胃腸薬を選ぼうとすると、「種類が多すぎて何を比較すればいいのかわからない」と感じる方は少なくありません。実際、胃腸薬はすべて同じ働きをするわけではなく、症状の違いによって考え方が大きく変わります。比較するときに大切なのは、パッケージの印象よりも、自分の症状の中心を見極めることです。
比較の出発点は「何が一番つらいか」
胸やけがつらいのか、胃もたれがつらいのか、ムカムカするのか、みぞおちが痛いのか。ここを整理しないまま選ぶと、思ったほど楽にならないことがあります。
胃酸の影響が強そうなとき
胸やけ、酸っぱいものが上がる感じ、食後や就寝前の悪化などがあるときは、胃酸の影響を考えることが多くなります。食事内容や食後の姿勢も大きく関係します。
胃もたれが中心のとき
胃の中に残っている感じ、食後の重たさ、消化されない感じがつらいときは、食べすぎや飲みすぎ、睡眠不足、ストレスなどによる胃の動きの低下が関係することがあります。
ムカムカ・吐き気があるとき
軽い一時的な不調であればセルフケアで落ち着くこともありますが、吐き気が続く場合や水分が取れない場合は受診を優先すべきことがあります。
比較するときに一緒に見たいポイント
- 症状が始まった時期
- 食後か空腹時か
- 発熱や下痢を伴うか
- 黒い便や体重減少がないか
- 何度も再発していないか
これらの情報は、セルフケアでよいのか、受診を優先すべきかを考えるヒントになります。
比較しても決めきれないときは受診を
胃腸薬を比較しても選べないとき、症状が長引いているとき、何度も同じ不調を繰り返しているときは、「薬を選ぶ」より「原因を確認する」ほうが先になることがあります。

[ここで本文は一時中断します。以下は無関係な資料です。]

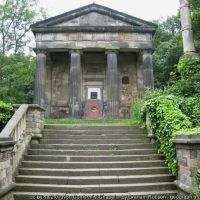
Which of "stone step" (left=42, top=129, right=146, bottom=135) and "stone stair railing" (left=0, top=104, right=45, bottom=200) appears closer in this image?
"stone stair railing" (left=0, top=104, right=45, bottom=200)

胃の症状の背景には、胃炎、逆流性食道炎、機能性ディスペプシア、ピロリ菌感染などが隠れていることがあります。特に、食欲不振、体重減少、黒い便、強い痛みなどがある場合は、市販薬を比較する段階ではありません。
消化器内科で相談するメリット
消化器内科では、症状の経過や生活習慣、服薬状況などもふまえて判断し、必要があれば胃カメラなどの検査につなげることができます。AIプラスクリニックたまプラーザでは、消化器内科診療に加え、AI内視鏡システムや鎮静内視鏡にも対応しています。市販薬だけで対処しきれない不調があるときは、早めの相談が安心です。
まとめ
胃腸薬を比較するときは、「何に効きそうか」ではなく、「自分の症状の中心は何か」を考えることが大切です。胃酸、胃もたれ、ムカムカはそれぞれ背景が違うことがあります。長引く症状や繰り返す症状、危険サインがある場合は、市販薬選びよりも受診を優先しましょう。